Wie die Beschwerde zu Recht aufzeigt, ist aber nicht erkennbar, dass diese Voraussetzungen in einer der Rechtslage gerecht werdenden Weise geprüft worden wären. Die Beschwerde verweist auf den seit der Begehung der Straftaten vergangenen Zeitraum sowie auf das seitdem vorliegende Wohlverhalten.

Ungeachtet dessen, dass es der Verwaltungsgerichtshof als nicht zweifelhaft erachtet, dass Taten, wie die vom Beschwerdeführer begangenen, es rechtfertigen können, sein Recht auf Freizügigkeit einzuschränken, hat sich die belangte Behörde in keiner Weise damit auseinandergesetzt, inwieweit von ihm immer noch eine tatsächliche, gegenwärtige und erhebliche Gefahr im Sinn der Vorgaben der RL 2004/38/EG ausgeht. Insbesondere wird der bloße Hinweis der belangten Behörde, es werde jedenfalls noch einer längeren Zeit des Wohlverhaltens des Beschwerdeführers bedürfen, um von einer positiven Zukunftsprognose ausgehen zu können, den Erfordernissen des vorliegenden Falles nicht gerecht. Den im angefochtenen Bescheid enthaltenen Ausführungen zu den strafbaren Handlungen des Beschwerdeführers ist zu entnehmen, dass die zeitlich zuletzt begangene Tathandlung im Herbst 2003 gelegen ist. Dass der Beschwerdeführer danach ein Fehlverhalten gesetzt hätte, ergibt sich aus den Feststellungen nicht. Auch ist den Feststellungen nicht zu entnehmen, dass der Beschwerdeführer nach der letzten Tatbegehung in einem für die Beurteilung entscheidungswesentlichen (langen) Zeitraum inhaftiert gewesen wäre und deswegen seinem Wohlverhalten nach der letzten Tatbegehung nur untergeordnete Bedeutung hätte beigemessen werden können.

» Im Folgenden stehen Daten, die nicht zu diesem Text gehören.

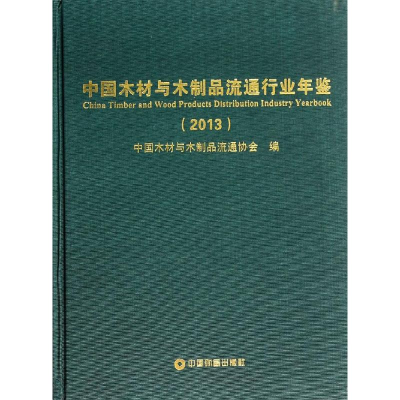 [M]中国木材与木制品流通行业年鉴.2013-9787504748775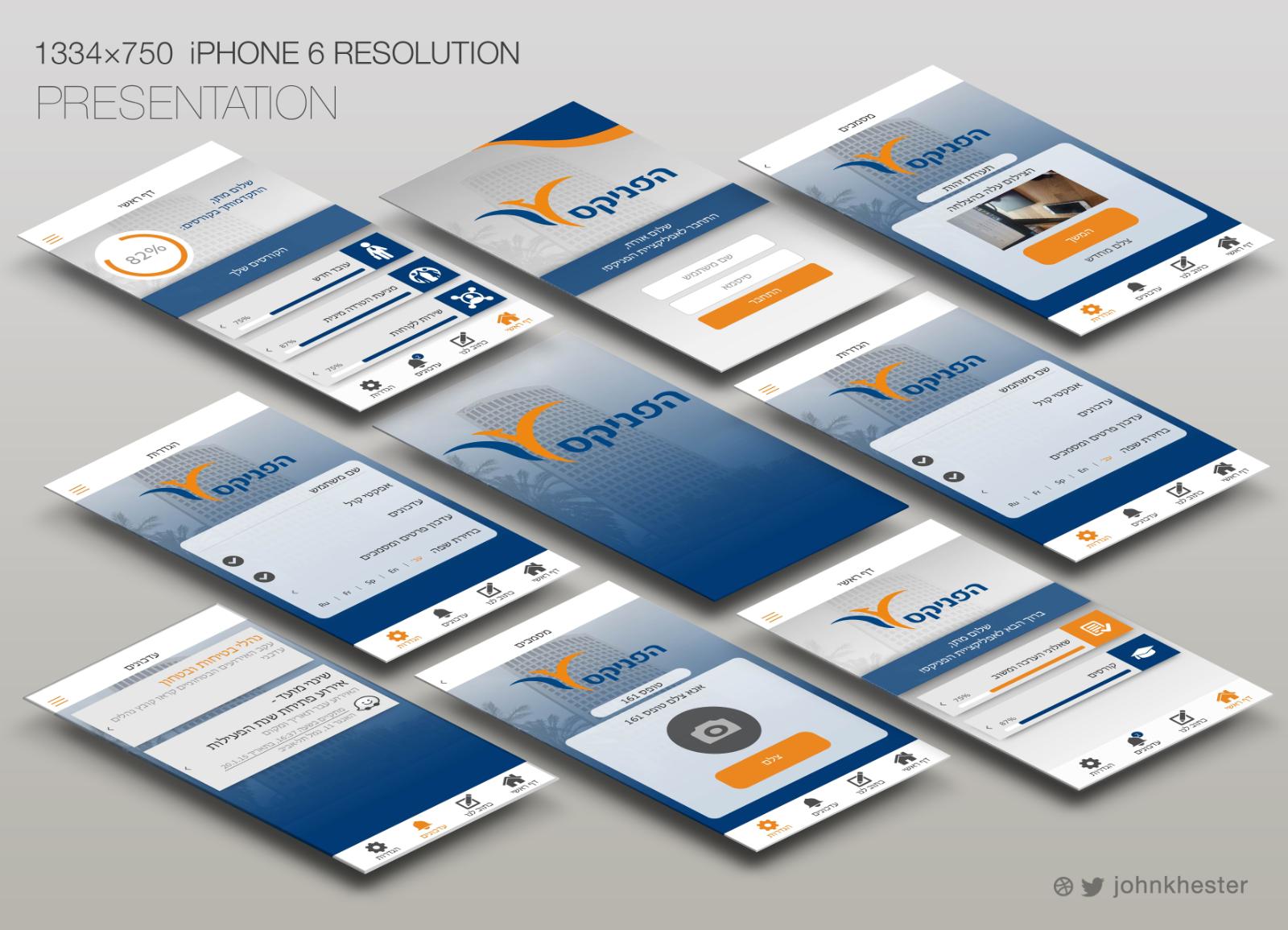 Entry 79041 in MOBILE by Jovi&#39;sDesign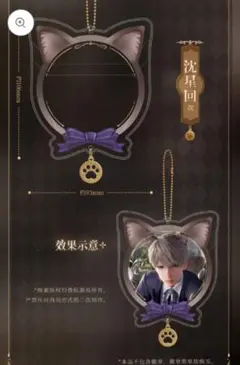 恋と深空　セイヤ　缶バッジ　カバー　飼育員シリーズ　公式正規品　新品未開封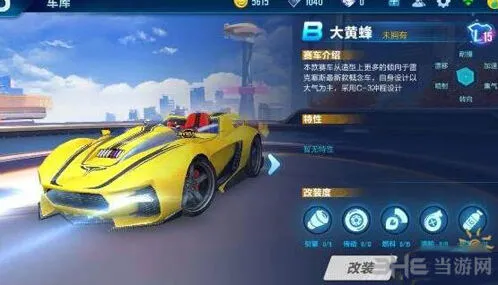 QQ飞车大黄蜂和剃刀哪个更好 B车性能对比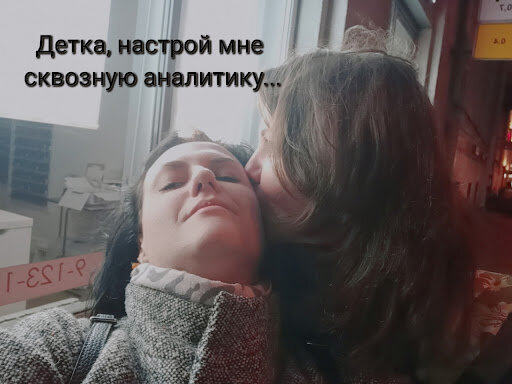 Ирина Максимово о выгорании на фрилансеров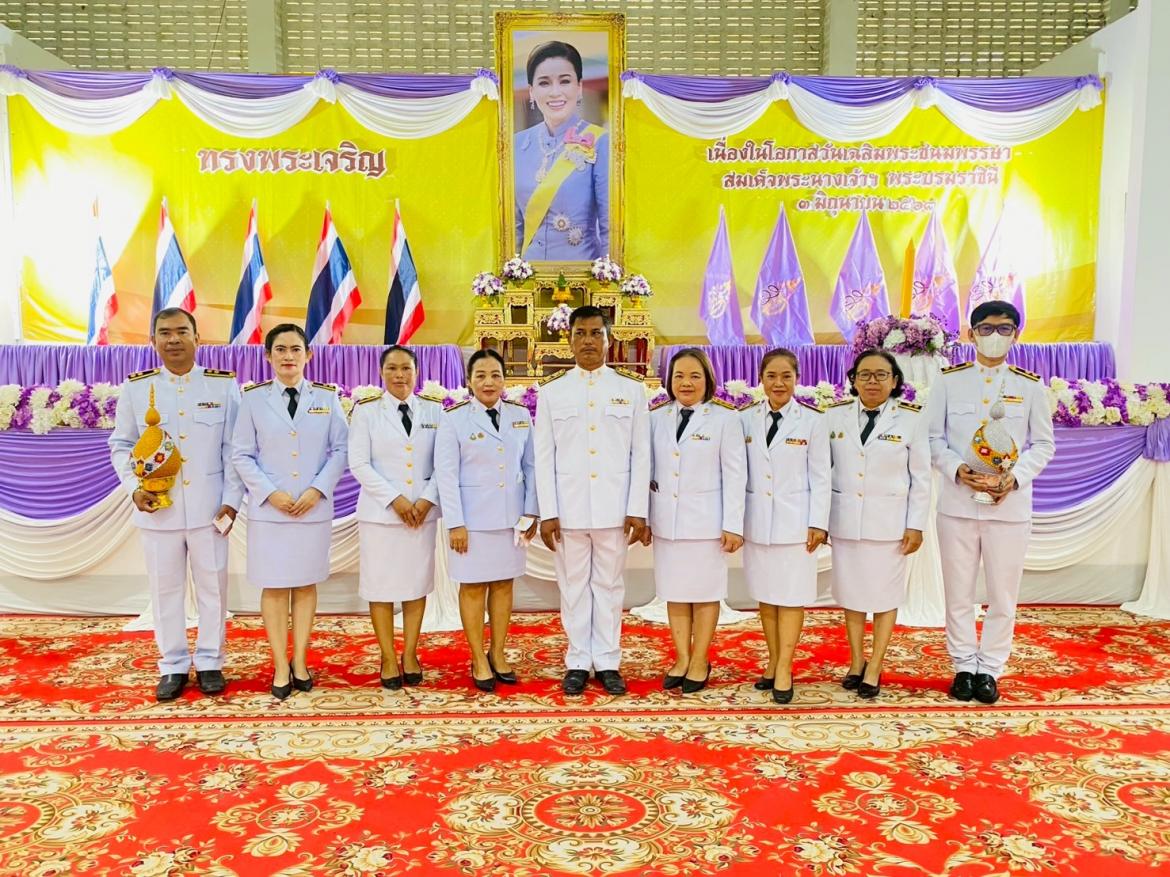 เข้าร่วมพิธีถวาย เครื่องราชสักการะและวางพานพุ่มเนื่องในโอกาสวันเฉลิมพระชนมพรรษา  สมเด็จพระนางเจ้าสุทิดา พัชรสุธาพิมลลักษณ  พระบรมราชินี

Inwieweit sohin von einer - insbesondere immer noch - bestehenden Gegenwärtigkeit einer vom Beschwerdeführer ausgehenden Gefahr gesprochen werden könnte, kann dem angefochtenen Bescheid vor dem Hintergrund der - insoweit unzureichenden - behördlichen Feststellungen, aus denen sich zum Verhalten des Beschwerdeführers seit der letzten Tatbegehung nichts ergibt, nicht entnommen werden.

Da somit der angefochtene Bescheid schon aus den genannten Gründen unionsrechtlichen Vorgaben nicht entsprochen hat, war er bereits deshalb wegen inhaltlicher Rechtswidrigkeit gemäß § 42 Abs. 2 Z 1 VwGG aufzuheben, ohne dass zum gegenwärtigen Zeitpunkt auf darüber hinausgehende unionsrechtliche Problemstellungen (vgl. auch dazu das bereits mehrfach erwähnte Urteil des EuGH vom 17. November 2011, C-430/10 ) hätte eingegangen werden müssen.

Von der Durchführung der beantragten Verhandlung konnte gemäß § 39 Abs. 2 Z 6 VwGG abgesehen werden.

Die Kostenentscheidung gründet sich auf die §§ 47 ff VwGG in Verbindung mit der VwGH-Aufwandersatzverordnung 2008.